About the Ministry


Married for over 48 years to his faithful Christian bride, currently serving for 15 years as President for STC and as an elder in his church, Joe has formerly been a college athletic director and coach, staff person for Fellowship of Christian Athletes, and chief development officer for a Christian college.

The Board of Strengthening the Church allows me the wonderful privilege of investing my time into the leaders of like-minded evangelical churches.  We do this because we believe that the health of the local church is very closely tied to the health of its leaders.

Joe Smith, Founder

Vision and Goals


See an increasing number of biblically faithful church leaders who are shepherding and discipling their flock, training other leaders, and planting churches.


  1. See an increasing number of churches who are embracing and practicing a biblical ecclesiology.
  2. See an increasing number of churches whose elders are truly shepherding and discipling their flock.
  3. See an increasing number of men who are growing spiritually, leading at home and in the church, and are discipling others.
  4. Expanding our ability to present to men around the country and the world a concept of growing personally and discipling other men – primarily in the context of the local church.

Ministry Focus

Our desire is to consistently, repeatedly point you and your leaders to the Gospel, the Good News of Jesus Christ, and to His Word that is profitable for “teaching, for reproof, for correction, and for training in righteousness.”

Our primary desire is to help you in the area of men’s discipleship, which we believe is critical to the health of the church, but we also want to alert you to some thoughts on elder training, and have included them in this website.  Elders are to shepherd God’s flock, not just “manage” the business of the church.  The leaders of the church in Jerusalem “devoted themselves to prayer and the ministry of the word” – a great job description for elders.


Discipleship is helping another person grow in Christ-likeness.

This implies that there is a relationship of trust with the person, which may take weeks or months to build. It might begin with a cup of coffee or a lunch.  It might begin in the foyer at church with you seeking them out. Getting to know about the person – caring enough to ask questions not just about work, but about their life, their family, their hopes, their struggles.  Building the relationship is a critical part of the discipleship process, preceded with prayer. Father, give me favor with this man.  Father, help me express your love for him and his ministry. Father, guide my words as we intersect. Father, open doors for spiritual growth for both of us.

Discipleship can look like many things:

  • Meeting with a brother and asking him how he is doing as an employer or employee, as a roommate or as a husband, as a father, as a friend, as a follower of Christ. Asking him how he is doing in guarding himself from inappropriate content on the internet. Asking him if he is spending regular time in Bible reading and prayer.

> _Excerpted records_:
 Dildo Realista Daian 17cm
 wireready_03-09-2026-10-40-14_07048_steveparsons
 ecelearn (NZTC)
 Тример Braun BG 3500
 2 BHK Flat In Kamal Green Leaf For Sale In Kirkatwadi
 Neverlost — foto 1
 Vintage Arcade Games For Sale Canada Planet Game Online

...

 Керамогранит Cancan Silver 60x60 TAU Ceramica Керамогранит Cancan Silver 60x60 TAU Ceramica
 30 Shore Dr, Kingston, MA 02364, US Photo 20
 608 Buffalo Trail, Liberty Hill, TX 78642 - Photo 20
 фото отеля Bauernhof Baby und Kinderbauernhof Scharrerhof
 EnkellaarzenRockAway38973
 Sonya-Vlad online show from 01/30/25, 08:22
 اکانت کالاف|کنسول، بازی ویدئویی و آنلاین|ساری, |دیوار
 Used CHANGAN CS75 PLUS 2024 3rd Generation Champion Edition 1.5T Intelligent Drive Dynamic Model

* * *

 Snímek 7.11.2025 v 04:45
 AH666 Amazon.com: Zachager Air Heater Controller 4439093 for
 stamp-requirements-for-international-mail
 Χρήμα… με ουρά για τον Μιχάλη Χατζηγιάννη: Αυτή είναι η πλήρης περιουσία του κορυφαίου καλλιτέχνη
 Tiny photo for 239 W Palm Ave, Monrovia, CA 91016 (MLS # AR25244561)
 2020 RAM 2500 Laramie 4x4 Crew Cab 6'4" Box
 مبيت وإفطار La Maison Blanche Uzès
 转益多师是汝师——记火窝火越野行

> _Tasks_:
A: Answer these about the ministry page:
(i) For how many years has Joe been serving as President for STC?
(ii) To what did the leaders of the church in Jerusalem devote themselves?
(iii) How does the page define discipleship?
B: Please extend the ministry page on discipleship, picking up right after its final sentence.
The lines shown are material apart from the ministry page.

> _Results by task_:
A:
(i) 15 years
(ii) Prayer and the ministry of the word
(iii) Helping another person grow in Christ-likeness

B:
  • Meeting with a brother weekly, or every other week and discussing a section of Scripture and praying together.
  • Being a part of a small group with other couples, but then being intentional to get a man, or several men, together apart from the wives – and asking questions about their spiritual walk.
  • Going through a book together, or several books together, and asking how that book is teaching you more about God and yourself.
  • Use some of the materials put out by Center for Church Based Training (CCBT) or Matthias Media – which incorporate good questions.

Are you detecting a pattern here?  Prayer for wisdom followed by time together asking intentional questions that go to the heart, in the pursuit of growth together.  Not just teaching, but observing, being honest and transparent about your life.  This is always a two-way learning process – we should always be learning and growing with the men we intersect with.

You can do this with an individual, or a small group. Remember, the relationship almost always precedes the harder questions. One of the keys to discipling is asking good questions – and not allowing men to give general answers that deflect responsibility for obedience to one of God’s clear directives.  Which implies, of course, that you are a student of God’s Word yourself.

In many cases one of the best ways to proceed (once a relationship has been established) is to ask a question like:  “what area of life is pressing on you the hardest at this point”?  It might be marriage, or parenting, or finances.  If so, ask: “if I give you a book that addresses this issue, would you be willing to read it with me?”

A Key Point – if you wait until you feel that you have “arrived” – you will probably never start.  We will never have all of the answers; not every person will respond well; we will have to be willing to be honest about our failures. This is real life being lived by real, fallen, imperfect people. That is why God gets the glory, He WILL provide for our needs. There are times when our best leading is through exposing our weakness. The Gospel equips us to share because God, through Christ, has declared us a masterpiece.

Brothers, investing in the spiritual health of another person is one of the most rewarding experiences one can have. We are not just impacting the man for Christ, but his wife, his children, his relatives, his friends, his church, his giving, his ability to disciple others. This is what the Gospel does – it empowers us to invest in others for the Glory of God – and also for their good, those they love, and those they influence.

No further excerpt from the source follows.